>> Begin Passage

Because of this, there were men who were railroaded unjustly and then duly thrown away like trash for a vulgar comment or a consensual sexual tryst that women later regretted for various, non-violent reasons.
We knew it was only a matter of time before #MeToo led a heart of darkness siege into the Mudshark / pre-teen obsessions of classic rock titans such as Led Zeppelin, but instead we received a litany of indie rock musicians tied up in the fray, as most of these older scoundrels got off completely (Page, Clapton, Townshend).
There was an accusation against Modest Mouse front man Isaac Brock that nearly damaged the man's reputation, if it had actually been true (which it wasn't) and luckily Isaac hasn't let the lies derail a thing.
The original lineup of female-male duo Crystal Castles broke up in 2015, but it took two years for singer Alice Glass's allegations of sexual and physical abuse against brooding-bearded sampler Ethan Kath (that began when she was only 15) to come out. But when they did, her words were stone cold truth and it hurt CC's brand, their fan base and empowered a lot of women (many others spoke out about Kath before and after Glass).
Crystal Castles before the allegations / breakup |
There was Swans' mastermind Michael Gira getting away with anal rape amid the male record collector man's world of indie blogs.
Isaac Brock, Conor Oberst and actors James Franco and Aziz Ansari are the only obvious cases of men who've been wrongfully or overly steamrolled, often by media members hijacking the image and aim of the #MeToo movement for their own gain. But with a solid rate of accurate accusations so far, it's borderline impossible to call the movement a witch hunt just yet.
As of now, we're not factually certain where Ryan Adams falls on that spectrum.
Sure, as a self-proclaimed fan of Ryan Adams' music (yes, even now), I will agree that the man has never had it easy with women...not even close.
In fact, he's been a dick, a manipulator, a needy guy hoping every woman will turn into his mother and a man who seemed perfectly fine cheating on wives or girlfriends. He thought he could write a song for every chick he's ever been around or wanted to be with...
...but he's not all bad, right?
At the least, Ryan takes full advantage of his prestige as an indie taste maker with subtle predation, preying upon these women just as they are in a confused state as to how they actually feel about the guy ("is he my producer? My collaborator? My mentor or a new lover? Or even the pity-fuck I shouldn't give in to?") and it's a confusion he's fought hard for these women to feel.

>> End Passage
>> Begin Recorded data

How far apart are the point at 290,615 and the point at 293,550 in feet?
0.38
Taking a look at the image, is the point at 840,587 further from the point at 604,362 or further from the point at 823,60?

>> End Recorded data

Challenges:
**1)** Name every band mentioned in the piece on #MeToo and indie rock.
**2)** Pick up the piece on #MeToo and indie rock after its final sentence and keep it going.

Expected answers:
**1)** Led Zeppelin, Modest Mouse, Crystal Castles, Swans

**2)**
At its worst, his manipulative behavior around young female musicians Phoebe Bridgers, Courtney Jaye, or his short-term engagement with ex-fiancee Megan Butterworth (among others) displays the singer-songwriter openly playing a psychological game of sexual cat and mouse with these women.
First, it was Ryan tweeting about their music in gushing terms: "you're the grunge version of Linda Ronstadt", "I hear strings on your next record" or (in a case of rather heinous manipulation) calling Phoebe Bridgers "the next Bob Dylan".
Second, Ryan extended offers to produce and record their albums in his PAX-AM studios in Los Angeles, potentially to be released through his label (and their distribution deal with Capitol Records) and followed that commitment with verbal commitments to collaborate as well.
Accordingly, he would begin this arrangement with the planned musical sit-down (unless they weren't that good in his mind, to which he didn't seem interested in music and instead switched plans to "dinner", lying through his teeth about their "talents" just to get laid).
But when the time was right, their guard was down and the booze or weed were flowing, Ryan would make his move, usually ending in a rebuffed kiss, a naked photo or even a consensual sexual relationship that these women later regretted once finding out middle-aged Ryan's modus operandi.
Incredibly, these accusations aren't even from his wild, booze-ridden odyssey as the "bad boy of rock and roll" from the past two decades.
2. UNDERSTANDING
THE "BAD BOY" OF ROCK AND ROLL
Adams desperately cultivated this bad-boy image as he collaborated with Elton John, opened for The Stones and was a rising Billboard force in the early 2000s. And to follow, he was being hailed as "the next Bob Dylan" by Rolling Stone between the releases Gold and Love Is Hell.
It was an era of unrepentant drugging, public boozing and testy interviews full of manufactured anger, bitterness and a Cobain-esque despondency towards fame. And who could forget his hilariously insecure (though accurate and pointed) calling out of Chicago Tribune critic Jim deRogatis via voicemail after reading Jim's scathing review of a 2003 Riviera Theater show where Ryan dissed Chi-town boys Wilco.
There's the alleged time he burned Courtney Love out of $150,000 in unpaid studio time while recording Rock N Roll (an album recorded without his label's knowledge)...through all of these episodes in the early 2000s (and many others) he was trying to be the lost member of the Replacements, winning his "rock and roll street-cred" one speedball, public feud or magazine diss at a time.
Then Ryan went through a brilliant Grateful Dead and Gram Parsons phase for his 2005 trilogy Cold Roses, Jacksonville City Nights and 29.
That prolific year followed a critical and commercial wilderness and a period of uncertainty for the songwriter, with Ryan's record label on his back and at his throat.
He'd broken his arm after a scary onstage fall on the Love Is Hell tour in Liverpool, forcing the musician to relearn the guitar for the first time in his life. Due to these troubling circumstances, he became an opiate addict: mixing painkillers, heroin and smoking opium.
Was he just a poor man's Paul Westerburg, aping the rain-soaked Replacements meets Morrissey soliloquys he grew up worshipping?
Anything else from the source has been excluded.